SET TASK A: In the blog post on women philosophers writing about women philosophers, name the philosophers whose lives and friendship the book Metaphysical Animals covers.
SET TASK B: Pick up the blog post on women philosophers writing about women philosophers from its last sentence and keep writing it.

Revealing Voices: Women Philosophers Writing about Women Philosophers

Revealing Voices: Women Philosophers Writing About Women Philosophers

Posted on May 9, 2022

This post is part of our Revealing Voices blog series. 


Women philosophers writing about women philosophers is a recent development in the history of philosophy. To date, almost all women philosophers that have been written about have been written about by men; and almost all women writing about philosophers have been writing about male ones.[1] Women writing about women can be a dangerous business. A female philosopher writing about the work of male philosophers need not challenge the canon or the hierarchy, which seems hardly destabilized too when a male philosopher writes about female ones. But when women philosophers write about women philosophers, things can start to look a little radical. As we have discovered since our book was published, when two women philosophers write about four women philosophers, this can seem to some to be a provocation too far! It might even begin to look unrecognizable as philosophy…

Our joint-authored Metaphysical Animals: How Four Women Brought Philosophy Back to Life, is an intellectual biography of four philosophers and their friendship: Elizabeth Anscombe, Philippa Foot, Mary Midgley and Iris Murdoch. One reviewer described it as a work of “logico-historical feminism” which pleased us enormously. The book is an attempt to use the format of joint biography to make a philosophical argument for the metaphysics of action and perception, and the associated ethics, that is found in the work of our four protagonists. The story is bookended by a scene that poses a real-life version of the Trolley-problem:  in 1956 Oxford University proposed to honor Harry S. Truman with a degree; Elizabeth Anscombe protested on the grounds that it was sycophantic to honor a mass murderer; Truman’s defenders pointed to the lives that had been saved by dropping atom bombs on Hiroshima and Nagasaki.[2] The idea is that by the end of the book, when the scene reoccurs, the reader has all the philosophy they need to follow Anscombe’s thinking.

DATA EXTRACT:
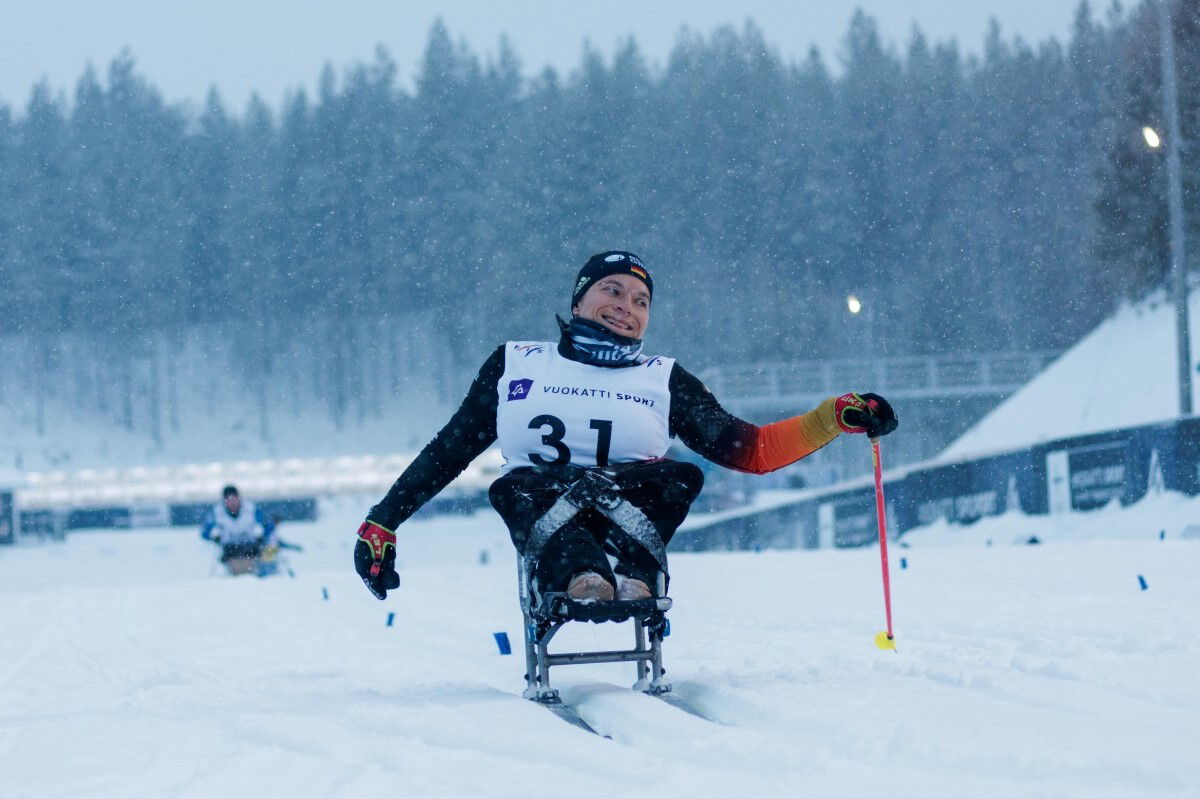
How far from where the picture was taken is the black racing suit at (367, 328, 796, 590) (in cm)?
443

EXERCISE RESPONSE A: Elizabeth Anscombe, Philippa Foot, Mary Midgley, Iris Murdoch

EXERCISE RESPONSE B:
This return to the opening scene also echoes Murdoch’s famous case of a mother-in-law (M) and her daughter-in-law (D). At first M conceives of D as juvenile and rude, convinced that her son has married ‘beneath him’. Sometime later – perhaps when D has moved away or died—M comes to recognize her own prejudice and snobbishness and she contrives to ‘look again’ at D, to re-consider D as she was in the past, as she knew her. Slowly, her vision of D changes and she sees D in a new way—one that is clearer, more loving and accurate. D is discovered to be not vulgar but refreshingly simple…not tiresomely juvenile but delightfully youthful.[3] Analogously, by the end of the book, the reader is, we hope, able to ‘look again’ at Anscombe’s argument and consider it for themselves.

The same is true of the history of philosophy: what we take to be philosophy’s past, or history, is always open to revision and to being re-seen, re-imagined, re-written. And it is true too of the image of the philosopher, and for this reason the biographical form especially mattered to us. Biography can be used to turn philosophy into an adventure story that can appeal to those outside the academy. But we also wanted to make available a picture of philosophical life that was as far from that of the isolated male alone in an ivory tower as we could get. Lovers, children, animals, food and life and death are part of the metaphysician’s life. This picture of the philosopher, and of the place of philosophy in human life is, again, one that we ground out in the metaphysics of this quartet of thinkers. For us, as for Mary Midgley, we did not want to tell a story in a way that made biography an “irrelevant intrusion of domestic matters into intellectual life”—these the words of a BBC producer who did not like a script of Mary’s that drew a connection between the unmarried state  of philosophers and an adolescent preoccupation with solipsism and certainty.

Writing about women philosophers, we found, poses a number of questions, literary and philosophical. We don’t know how best to answer these questions, but engaging with them felt like a feminist act.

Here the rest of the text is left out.